(EXERCISE PASSAGE Opens)
[Amps] Class E amps
Tom Thompson
w0ivj at tomthompson.com
Tue Oct 21 17:15:02 EDT 2014
I year or so ago, I built a Class E AM transmitter with a Class D pulse
width modulator. The PA had a 94% efficiency and the modulator had a
90% efficiency. The modulator ran at 70 kHz. Both the modulator and
the PA used a single IRF640 Mosfet. The transmitter put out 100 Watts
on 160 meters. I never got used to the small heatsinks running very cool.
Tom W0IVJ
On 10/21/2014 12:28 PM, Manfred Mornhinweg wrote:
> Bill,
>
>> Several years ago during a RTTY contest on 40 meters I noticed a weird
>> hash noise covering the entire band. It would come and go with a
>> timing like someone was calling CQ. Tuning around, I found a station
>> whose CQ was exactly in sync with the hash.
>
>> Later I looked him up on QRZ.com and lo and behold there he was
>> bragging about his Class E amplifier and how wonderful it was!
>
> I have also heard such stations. For example, there is a station that
> transmits high powered AM on 40m, about 1000km from my place, using a
> poorly made class D transmitter. It's easy to get it wrong and create
> huge amounts of QRM, but it's also possible to do it right.
>
> I have a significant tolerance for such low quality signals, as long
> as a station doesn't transmit it for long. If the
> operator/experimenter puts his creation on the air, and after getting
> reports of a dirty signal, goes on to improve it, I won't blame him
> for the trouble caused. It's part of experimentation, which is what
> this hobby really is about! Only when someone insists on placing a
> dirty signal on the air, time and again, and rejects any reports that
> tell him there is a problem, then I get sour at that guy!
(EXERCISE PASSAGE Closes)
(DATA EXCERPT Opens)
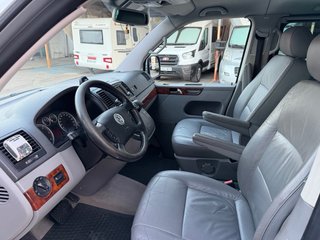 Volkswagen Multivan 2.5TDI 174cv Highline  2005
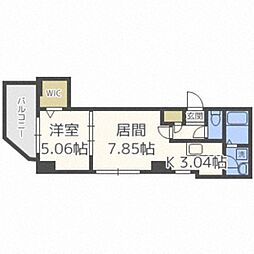 スペチアーレ麻生 7階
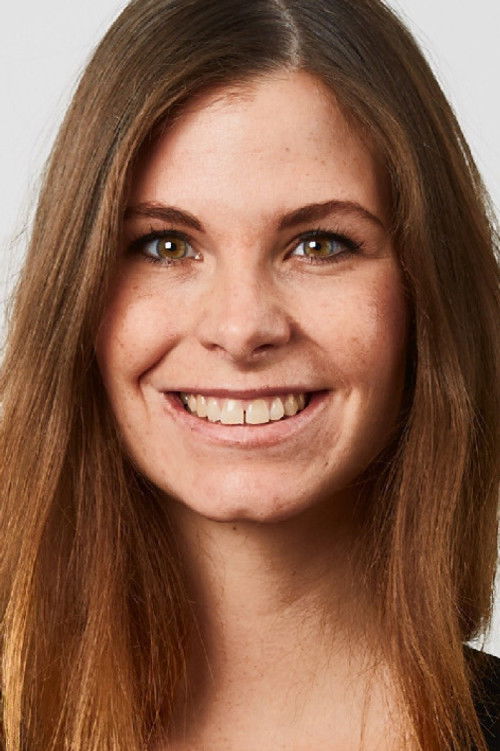 Anastasia Sourdeau as 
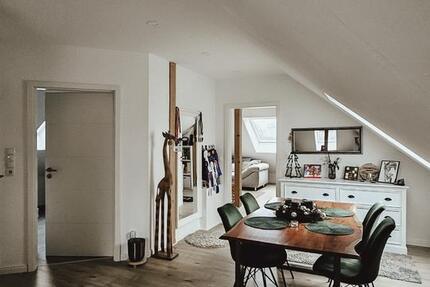 2,5 Zimmer Einliegerwohnung zu vermieten 2.5 zimmer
(DATA EXCERPT Closes)
» **PROBLEMS AND TASKS**:
(A) From the Class E amps post, copy the passage that starts with the words "[Amps] Class E" and ends after the words "running very cool.".
(B) Answer these questions from the Class E amps post:
(i) Which MOSFET did both the modulator and the PA use?
(ii) At what frequency did the modulator run?
(iii) On which band does the distant station transmit high powered AM?
(C) According to the Class E amps post, why won't the writer blame an operator who puts a dirty signal on the air but improves it after getting reports? Answer in one to three sentences.

» **TASK RESULTS**:
(A)
[Amps] Class E amps
Tom Thompson
w0ivj at tomthompson.com
Tue Oct 21 17:15:02 EDT 2014
I year or so ago, I built a Class E AM transmitter with a Class D pulse
width modulator. The PA had a 94% efficiency and the modulator had a
90% efficiency. The modulator ran at 70 kHz. Both the modulator and
the PA used a single IRF640 Mosfet. The transmitter put out 100 Watts
on 160 meters. I never got used to the small heatsinks running very cool.

(B)
(i) A single IRF640 MOSFET.
(ii) 70 kHz.
(iii) 40m.

(C) The writer sees the trouble as part of experimentation, which is what the hobby really is about.